The solution for many slow areas is the same solution as gives the superfast solution.
Posted by mikejp over 4 years ago
Vaizey's reply (assuming it is complete above) is indicative of current policy in any type of public office - if you don't have an answer/understand the question, either talk about something else or just ignore it. Latter a touch difficult in the House.
Posted by camieabz over 4 years ago
No answer to the question then.

Simple rule. If there's something to tell, politicians will tell it. Otherwise, the odds are there's something to hide (or not tell, which is slightly different).

Posted by mikejp over 4 years ago
Actually, did the lady MEAN 2025/was she mis-quoted/or does she have some 'inside information'?
Posted by csimon over 4 years ago

For people like you & I on slow/unstable BB the only thing that will make it stable is a change of technology ie. the superfast solution.You might not even get a superfas speed. It's all or nothing - you either get a "superfast" service or you stick with a "superslow" service, there is nothing that is inbetween. That's why fibre should have been rolled out to the poor areas *first* to bring them up to a level that everyone else enjoys, rather than giving more speed (unnecessary?) to those who've already got a stable service.
Posted by andrew (Favicon staff member) over 4 years ago
@mikejp Believe she was quoted right, as the final 10% currently have no central super fast plan. There is some ERDF projects of course.

Some councils are going beyond 90%, but Government is not pushing them.

There is £300m for 2015 to 2017 but no announced plans on how to use it.
Posted by andrew (Favicon staff member) over 4 years ago
@mikejp - That was the full reply and the full question. There are numerous other questions including some to Maria Miller in the transcript linked to.
Posted by mikejp over 4 years ago
Where did she get 2025 from? I am not aware of any plans for broadband past 2015/16. 2025 is well into successive parliaments and we know 'a week is a long time in politics' unquote.

The '£300 million' is merely 'earmarked' with no idea of how to spend it that I am aware of (apart from giving it all to BT, of course..............)
Posted by Kushan over 4 years ago
@dragon1945 Is there a reasonable 3G signal in your area? You may actually be faster with a dongle.
Posted by pcoventry76 over 4 years ago
Can someone ask why this country is getting shafted over broadband speeds?

Would be good to know! ;)
Posted by WWWombat over 4 years ago
Great Question - looking nicely beyond the current rollouts. Exactly the sort of thing you need to discuss to sort out future strategy.

And what a dire answer.

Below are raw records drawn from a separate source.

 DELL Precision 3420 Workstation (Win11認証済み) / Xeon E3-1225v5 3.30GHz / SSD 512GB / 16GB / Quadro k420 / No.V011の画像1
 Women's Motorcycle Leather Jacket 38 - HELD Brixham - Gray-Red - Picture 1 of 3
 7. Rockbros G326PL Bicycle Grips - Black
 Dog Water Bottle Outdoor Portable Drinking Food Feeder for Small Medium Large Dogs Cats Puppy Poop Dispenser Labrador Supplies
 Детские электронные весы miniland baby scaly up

It ignores *everything* to do with the question, and picks some strange numbers to give out instead.

I assume the 30% means that the take-up for "that cabinet" (I guess Ainderby Steeple) has reached 13% of the PCP's lines instead of the usual 10%.

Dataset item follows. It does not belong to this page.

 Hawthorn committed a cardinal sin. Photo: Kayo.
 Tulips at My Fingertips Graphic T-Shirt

The woman got similar non-answer's when she was chair of the rural committee that questioned Vaizey last year (video was available).

How do ministers ever get the job?
Posted by WWWombat over 4 years ago

You might not want Superfast Broadband speeds, but you probably want to consider making use of the technology that gets those speeds to you.

That technology bypasses most of the copper that TalkTalk won't replace - and is what makes the SFBB both faster and more reliable.

TalkTalk won't replace the copper *because* SFBB is the chosen way to improve both quality and speeds.
Posted by AlisonMcDougall over 4 years ago
First of all, I work for an independent broadband provider. We provide fixed wireless broadband, but as a private business we can only fund infrastructure installation area by area. We don't get to share any of the money set aside for superfast (BT), despite the fact that BT will never deliver the big promise. This can only be resolved by Government recognising that there is more than one solution, or by community leaders doing their own thing with businesses like mine.